26 de junho de 2026
Recentemente, uma disputa envolvendo casas de repouso no bairro da Lapa, em São Paulo, trouxe à tona um debate sobre o lugar reservado aos idosos na sociedade.
O episódio chamou atenção para uma questão que tende a ganhar cada vez mais relevância em um país que envelhece rapidamente: estamos preparados para conviver com uma população idosa cada vez maior? A realidade mostra que há desafios importantes, que vão da infraestrutura urbana ao acesso a cuidados e à inclusão social.

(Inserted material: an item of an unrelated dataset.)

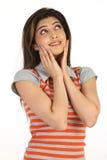 muchacha atractiva con las manos en sus mejillas Foto de archivo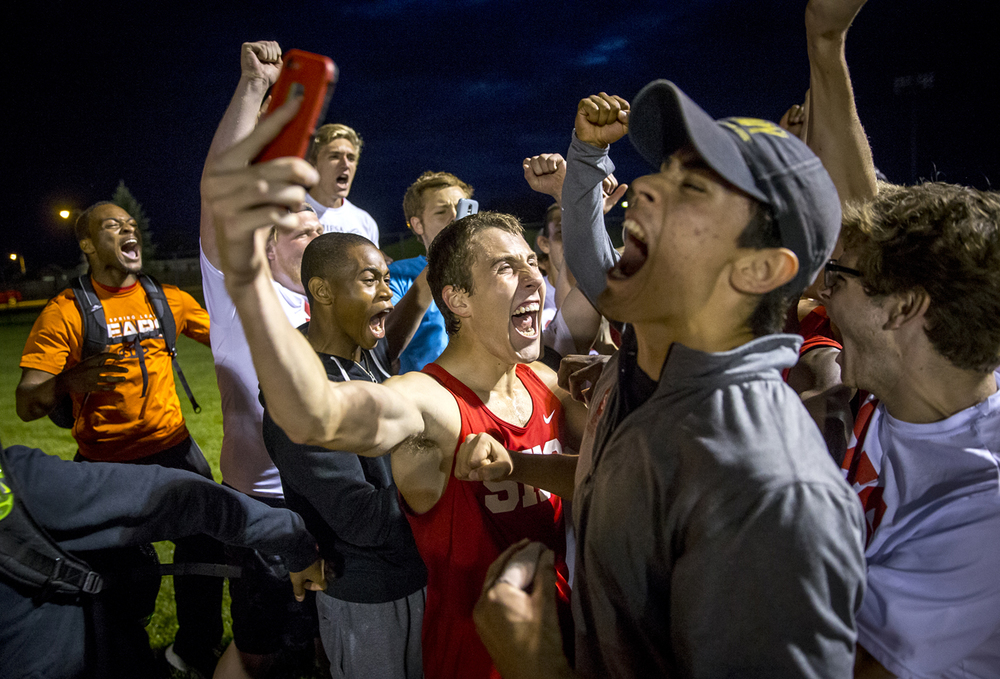 Springfield's Heath Warren, center, and Alex Deleon, right, celebrate with the team after winning the team title for the Boys Central State Eight Track & Field Meet at Glenwood High School, Friday, May 15, 2015, in Chatham, Ill. Justin L. Fowler/The State Journal-Register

Abaixo veja o que os dados do Estudo Longitudinal da Saúde dos Idosos Brasileiros (Elsi-Brasil), da Fundação Oswaldo Cruz (Fiocruz) em parceria com a Universidade Federal de Minas Gerais (UFMG), revelam sobre o envelhecimento no Brasil.
Mobilidade urbana
- 42,7% dos idosos que vivem em áreas urbanas relatam medo de cair por causa de defeitos em calçadas ou ruas próximas de suas casas;
- 20,9% dos idosos sofreram quedas nos últimos 12 meses.
Esse medo faz com que muitas das pessoas com 60 anos ou mais deixem de sair de casa, reduzindo a convivência social e autonomia.
Segurança
- 12,1% dos idosos brasileiros consideram a vizinhança onde vivem muito insegura em relação à violência e à criminalidade.
Ou seja, cerca de 3,8 milhões de pessoas idosas vivem em bairros que consideram muito inseguros por causa da violência.
Saúde
- 34,4% dos idosos têm hipertensão, que é a pressão arterial de 14 por 9 ou acima disso;
- 17,4% da população idosa apresenta sintomas depressivos.
São cerca de 11 milhões de brasileiros que necessitam de avaliação, diagnóstico e tratamento para prevenir infarto, AVC e demência vascular.
Limitação funcional
- 20,4% dos idosos brasileiros apresentam dificuldade para realizar atividades básicas do cotidiano, como se vestir, tomar banho, comer, usar o banheiro ou levantar-se da cama.
São cerca de 6,5 milhões de pessoas vivendo com algum grau de limitação funcional. A condição afeta a autonomia dos idosos e aumenta a demanda por cuidados e serviços de saúde.
Cuidado
Entre os idosos que apresentam dificuldades para realizar uma ou mais atividades do cotidiano, apenas 37,9% recebem ajuda.
Ainda segundo o estudo, somente 5,8% dos cuidadores receberam algum tipo de treinamento.
Os dados revelam fragilidades nas políticas de apoio e capacitação ao cuidado domiciliar do idoso.
A importância do SUS
Cerca de dois terços das pessoas com 60 anos ou mais têm o SUS como única fonte de atenção à saúde.
Além disso, 69,2% dos idosos brasileiros, cerca de 22,2 milhões de pessoas, estão vinculados à Estratégia Saúde da Família (ESF).
Em um cenário nacional marcado por desigualdades socioeconômicas, essas são estruturas essenciais para promover o envelhecimento saudável.
A necessidade dos idosos
Fatores urbanos e sociais são determinantes para a qualidade de vida da população idosa. Por isso, são necessárias políticas públicas voltadas para mobilidade urbana, acessibilidade, segurança, cuidado e acesso ao sistema de saúde.